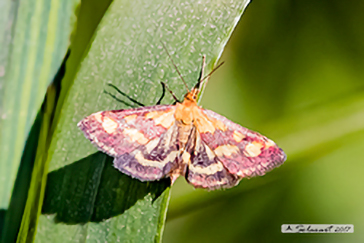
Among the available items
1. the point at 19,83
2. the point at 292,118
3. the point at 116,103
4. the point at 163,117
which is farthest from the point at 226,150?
the point at 19,83

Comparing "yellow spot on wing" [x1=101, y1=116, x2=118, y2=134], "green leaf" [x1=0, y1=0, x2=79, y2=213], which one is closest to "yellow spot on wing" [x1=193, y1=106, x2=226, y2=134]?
"yellow spot on wing" [x1=101, y1=116, x2=118, y2=134]

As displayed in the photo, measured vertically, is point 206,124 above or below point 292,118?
below

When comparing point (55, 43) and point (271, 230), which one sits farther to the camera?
point (271, 230)

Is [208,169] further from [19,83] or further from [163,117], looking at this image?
[19,83]

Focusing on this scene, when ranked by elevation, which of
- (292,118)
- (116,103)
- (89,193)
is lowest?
(89,193)

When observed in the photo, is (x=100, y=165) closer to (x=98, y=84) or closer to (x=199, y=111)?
(x=98, y=84)

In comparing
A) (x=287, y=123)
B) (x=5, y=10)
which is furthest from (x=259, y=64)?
(x=5, y=10)

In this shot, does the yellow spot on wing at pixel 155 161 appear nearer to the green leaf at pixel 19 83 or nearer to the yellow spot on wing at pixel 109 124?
the yellow spot on wing at pixel 109 124
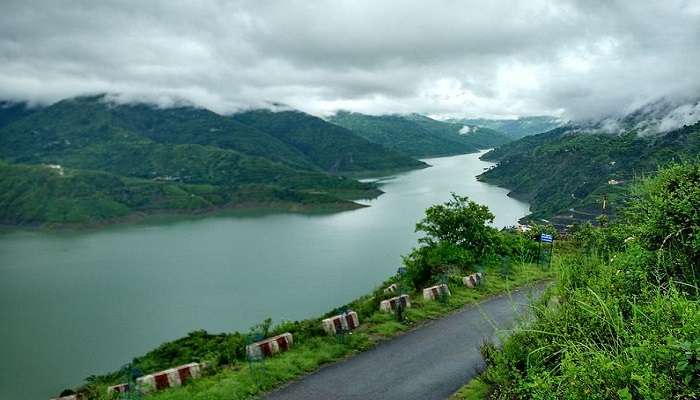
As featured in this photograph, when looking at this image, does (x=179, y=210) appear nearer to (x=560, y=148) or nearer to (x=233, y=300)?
(x=233, y=300)

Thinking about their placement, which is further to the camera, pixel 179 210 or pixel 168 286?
pixel 179 210

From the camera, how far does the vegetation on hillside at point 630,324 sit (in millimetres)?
3723

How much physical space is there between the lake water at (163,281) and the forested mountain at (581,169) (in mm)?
14333

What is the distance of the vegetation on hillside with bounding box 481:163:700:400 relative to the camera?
372 centimetres

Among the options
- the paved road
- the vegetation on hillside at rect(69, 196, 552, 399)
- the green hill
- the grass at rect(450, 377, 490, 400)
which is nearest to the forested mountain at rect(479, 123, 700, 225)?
the green hill

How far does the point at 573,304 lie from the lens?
6008 mm

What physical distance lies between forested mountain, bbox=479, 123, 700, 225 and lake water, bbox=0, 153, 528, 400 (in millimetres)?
14333

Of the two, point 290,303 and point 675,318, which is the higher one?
point 675,318

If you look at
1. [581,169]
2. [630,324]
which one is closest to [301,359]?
[630,324]

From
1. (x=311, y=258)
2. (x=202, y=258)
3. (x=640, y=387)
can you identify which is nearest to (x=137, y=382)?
(x=640, y=387)

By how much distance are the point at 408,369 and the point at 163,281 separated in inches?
2401

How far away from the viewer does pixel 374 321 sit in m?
12.1

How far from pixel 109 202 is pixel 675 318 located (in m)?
155

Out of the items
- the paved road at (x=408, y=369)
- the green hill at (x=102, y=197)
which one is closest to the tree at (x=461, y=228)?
the paved road at (x=408, y=369)
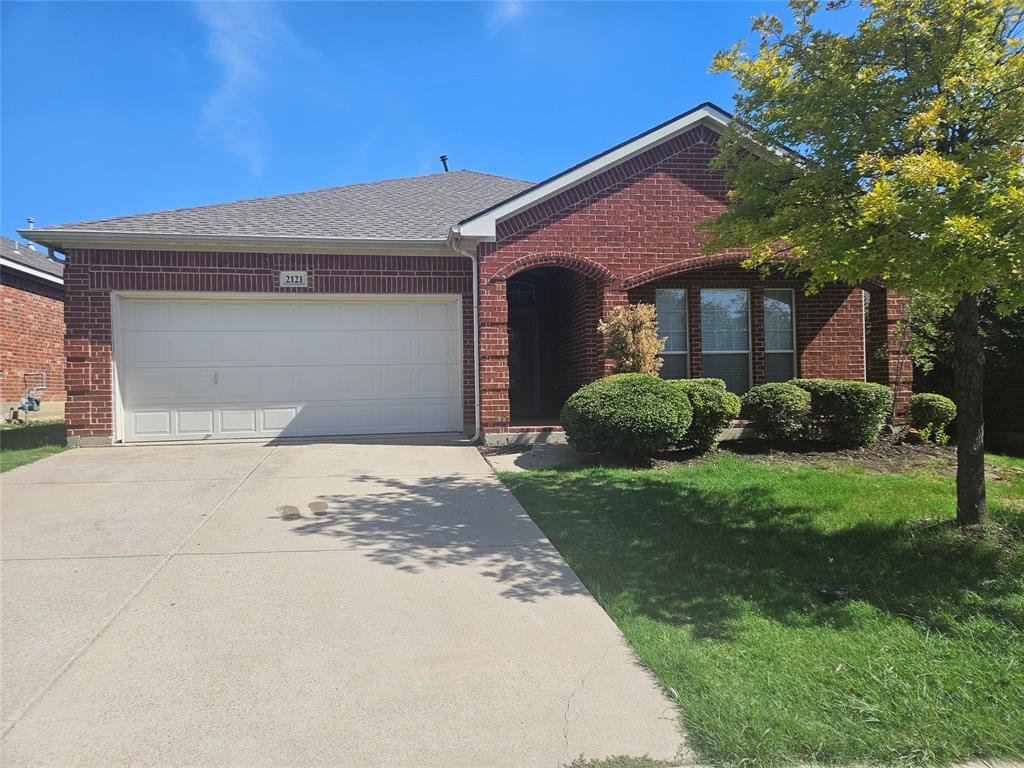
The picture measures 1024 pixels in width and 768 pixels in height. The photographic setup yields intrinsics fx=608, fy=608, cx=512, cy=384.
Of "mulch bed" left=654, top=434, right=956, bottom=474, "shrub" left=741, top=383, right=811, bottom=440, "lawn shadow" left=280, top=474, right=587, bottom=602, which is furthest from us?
"shrub" left=741, top=383, right=811, bottom=440

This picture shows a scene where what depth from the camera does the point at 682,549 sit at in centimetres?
496

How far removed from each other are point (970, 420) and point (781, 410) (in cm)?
366

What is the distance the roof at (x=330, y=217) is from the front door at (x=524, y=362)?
Result: 8.49 ft

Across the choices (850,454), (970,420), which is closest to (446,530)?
(970,420)

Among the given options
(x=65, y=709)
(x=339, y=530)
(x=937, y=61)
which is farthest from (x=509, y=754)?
(x=937, y=61)

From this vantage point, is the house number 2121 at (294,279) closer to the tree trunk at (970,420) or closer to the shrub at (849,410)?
the shrub at (849,410)

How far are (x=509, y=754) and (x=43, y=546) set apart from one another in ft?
14.9

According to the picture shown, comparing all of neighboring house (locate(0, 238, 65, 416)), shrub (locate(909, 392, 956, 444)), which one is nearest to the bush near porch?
shrub (locate(909, 392, 956, 444))

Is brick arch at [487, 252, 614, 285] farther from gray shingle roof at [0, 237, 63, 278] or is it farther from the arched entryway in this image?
gray shingle roof at [0, 237, 63, 278]

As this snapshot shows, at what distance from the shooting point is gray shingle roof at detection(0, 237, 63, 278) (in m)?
15.3

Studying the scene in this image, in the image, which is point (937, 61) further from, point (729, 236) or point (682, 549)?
point (682, 549)

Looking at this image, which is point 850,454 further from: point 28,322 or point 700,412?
point 28,322

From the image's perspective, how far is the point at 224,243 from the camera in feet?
31.8

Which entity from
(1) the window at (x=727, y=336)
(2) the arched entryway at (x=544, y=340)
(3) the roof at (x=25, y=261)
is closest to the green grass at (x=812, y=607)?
(1) the window at (x=727, y=336)
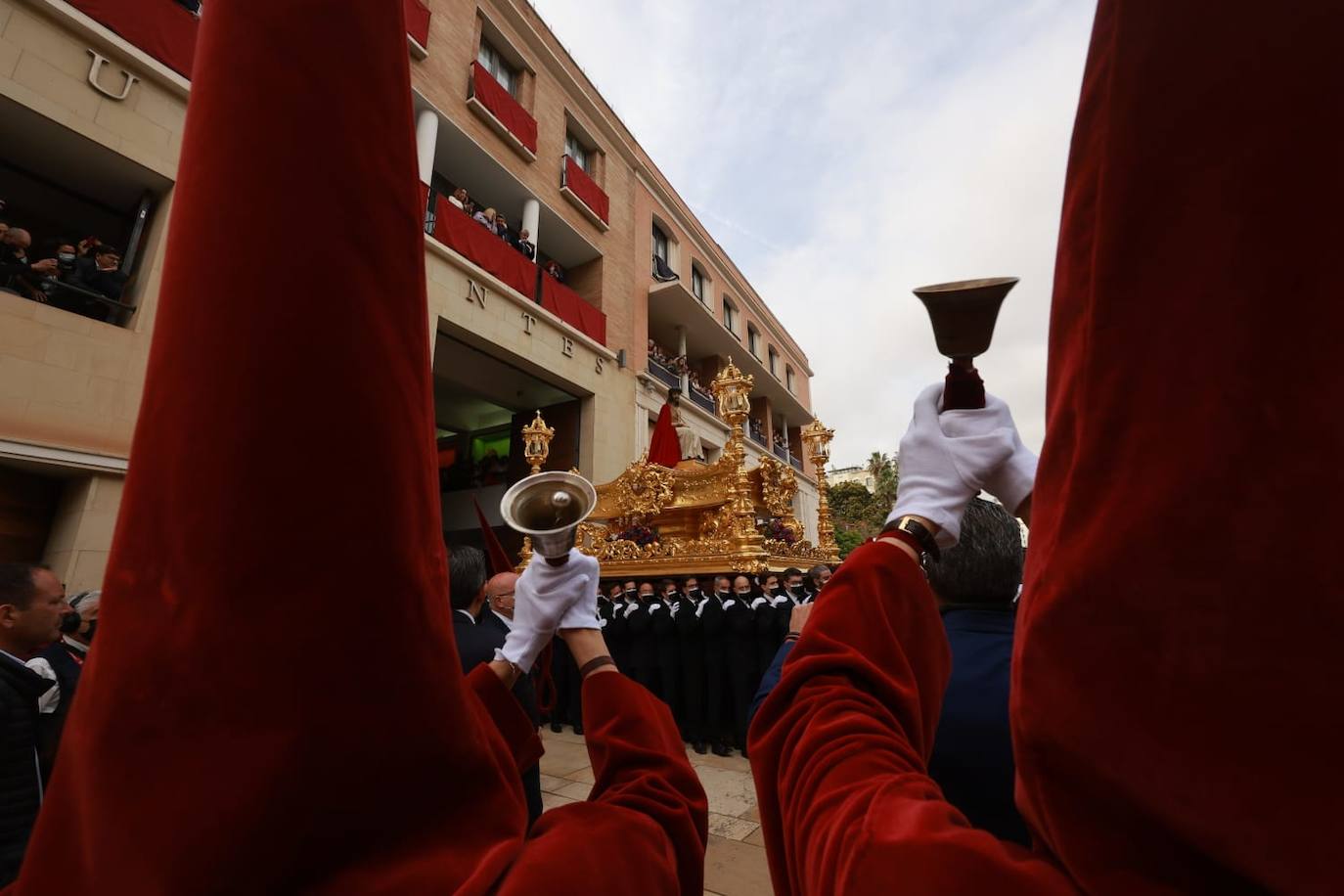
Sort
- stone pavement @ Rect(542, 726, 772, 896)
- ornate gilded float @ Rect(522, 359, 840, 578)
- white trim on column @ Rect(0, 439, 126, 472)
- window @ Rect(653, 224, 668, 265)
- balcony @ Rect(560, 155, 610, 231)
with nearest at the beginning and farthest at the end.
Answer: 1. stone pavement @ Rect(542, 726, 772, 896)
2. white trim on column @ Rect(0, 439, 126, 472)
3. ornate gilded float @ Rect(522, 359, 840, 578)
4. balcony @ Rect(560, 155, 610, 231)
5. window @ Rect(653, 224, 668, 265)

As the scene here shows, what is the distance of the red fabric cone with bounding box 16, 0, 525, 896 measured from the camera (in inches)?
21.4

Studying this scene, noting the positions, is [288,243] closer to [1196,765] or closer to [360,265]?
[360,265]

======

* Exercise description: Print all of the data above line for line, with no changes, and leave out the pictures.

* Output of the task:
Among the available items
1. the point at 19,83
2. the point at 292,118
3. the point at 116,103
4. the point at 163,117
which is farthest from the point at 226,150?
the point at 19,83

Comparing "yellow spot on wing" [x1=101, y1=116, x2=118, y2=134], "green leaf" [x1=0, y1=0, x2=79, y2=213], which one is closest to "yellow spot on wing" [x1=193, y1=106, x2=226, y2=134]?
"yellow spot on wing" [x1=101, y1=116, x2=118, y2=134]

As displayed in the photo, measured vertically, is point 206,124 above or below point 292,118?
below

When comparing point (55, 43) and point (271, 230), which one sits farther to the camera?
point (271, 230)

Is [208,169] further from [19,83] or further from [163,117], looking at this image?
[19,83]

Focusing on this scene, when ranked by elevation, which of
- (292,118)
- (116,103)
- (89,193)
is lowest?
(89,193)

When observed in the photo, is (x=100, y=165) closer to (x=98, y=84) or closer to (x=199, y=111)?
(x=98, y=84)

In comparing
A) (x=287, y=123)
B) (x=5, y=10)
which is furthest from (x=259, y=64)?
(x=5, y=10)

In this shot, does the yellow spot on wing at pixel 155 161 appear nearer to the green leaf at pixel 19 83 or nearer to the yellow spot on wing at pixel 109 124?
the yellow spot on wing at pixel 109 124
As featured in this photograph, when looking at this image, does (x=179, y=210) appear nearer to (x=560, y=148) or nearer to (x=233, y=300)?
(x=233, y=300)

Thinking about their placement, which is further to the camera, pixel 179 210 or pixel 168 286?
pixel 179 210

From the camera, how far does the vegetation on hillside at point 630,324 sit (in millimetres)?
3723

How much physical space is there between the lake water at (163,281) and the forested mountain at (581,169) (in mm)?
14333

What is the distance of the vegetation on hillside with bounding box 481:163:700:400 relative to the camera?
372 centimetres

Among the options
- the paved road
- the vegetation on hillside at rect(69, 196, 552, 399)
- the green hill
- the grass at rect(450, 377, 490, 400)
which is nearest to the forested mountain at rect(479, 123, 700, 225)?
the green hill

How far does the point at 573,304 lie from the lens?
6008 mm

What physical distance lies between forested mountain, bbox=479, 123, 700, 225 and lake water, bbox=0, 153, 528, 400 (in millimetres)?
14333

Of the two, point 290,303 and point 675,318, which is the higher one?
point 675,318

If you look at
1. [581,169]
2. [630,324]
which one is closest to [301,359]?
[630,324]

From
1. (x=311, y=258)
2. (x=202, y=258)
3. (x=640, y=387)
can you identify which is nearest to (x=137, y=382)?
(x=640, y=387)

By how much distance are the point at 408,369 and the point at 163,281 separated in inches?
2401

How far away from the viewer does pixel 374 321 sit in m?
12.1

How far from pixel 109 202 is pixel 675 318 located (in m)?
155

Out of the items
- the paved road at (x=408, y=369)
- the green hill at (x=102, y=197)
which one is closest to the tree at (x=461, y=228)?
the paved road at (x=408, y=369)
The picture measures 1024 pixels in width and 768 pixels in height. The photographic setup yields intrinsics fx=608, fy=608, cx=512, cy=384.
Of "mulch bed" left=654, top=434, right=956, bottom=474, "shrub" left=741, top=383, right=811, bottom=440, "lawn shadow" left=280, top=474, right=587, bottom=602, which is furthest from us?
"shrub" left=741, top=383, right=811, bottom=440

This picture shows a scene where what depth from the camera does the point at 682,549 sit at in centimetres?
496

How far removed from each other are point (970, 420) and point (781, 410) (in cm)?
366

What is the distance the roof at (x=330, y=217) is from the front door at (x=524, y=362)?
Result: 8.49 ft

Across the choices (850,454), (970,420), which is closest to (446,530)?
(970,420)

Among the given options
(x=65, y=709)
(x=339, y=530)
(x=937, y=61)
which is farthest from (x=509, y=754)?
(x=937, y=61)

From this vantage point, is the house number 2121 at (294,279) closer to the tree trunk at (970,420) or closer to the shrub at (849,410)?
the shrub at (849,410)

How far are (x=509, y=754) and (x=43, y=546) set apart from one another in ft?
14.9

According to the picture shown, comparing all of neighboring house (locate(0, 238, 65, 416)), shrub (locate(909, 392, 956, 444)), which one is nearest to the bush near porch?
shrub (locate(909, 392, 956, 444))

Is brick arch at [487, 252, 614, 285] farther from gray shingle roof at [0, 237, 63, 278] or is it farther from the arched entryway in this image?
gray shingle roof at [0, 237, 63, 278]

As this snapshot shows, at what distance from the shooting point is gray shingle roof at detection(0, 237, 63, 278) (in m)?
15.3

Studying the scene in this image, in the image, which is point (937, 61) further from, point (729, 236) or point (682, 549)?
point (682, 549)

Looking at this image, which is point 850,454 further from: point 28,322 or point 700,412?
point 28,322

From the image's perspective, how far is the point at 224,243 from the camera in feet?
31.8

Which entity from
(1) the window at (x=727, y=336)
(2) the arched entryway at (x=544, y=340)
(3) the roof at (x=25, y=261)
is closest to the green grass at (x=812, y=607)?
(1) the window at (x=727, y=336)
Sort
- stone pavement @ Rect(542, 726, 772, 896)
- ornate gilded float @ Rect(522, 359, 840, 578)
- white trim on column @ Rect(0, 439, 126, 472)
- window @ Rect(653, 224, 668, 265)
- balcony @ Rect(560, 155, 610, 231)
with nearest at the beginning and farthest at the end.
Answer: 1. stone pavement @ Rect(542, 726, 772, 896)
2. white trim on column @ Rect(0, 439, 126, 472)
3. ornate gilded float @ Rect(522, 359, 840, 578)
4. balcony @ Rect(560, 155, 610, 231)
5. window @ Rect(653, 224, 668, 265)

As the scene here shows, what is the distance of the red fabric cone with bounding box 16, 0, 525, 896 measured from the camera (in inches)?
21.4

Studying this scene, noting the positions, is [288,243] closer to [1196,765] or closer to [360,265]?
[360,265]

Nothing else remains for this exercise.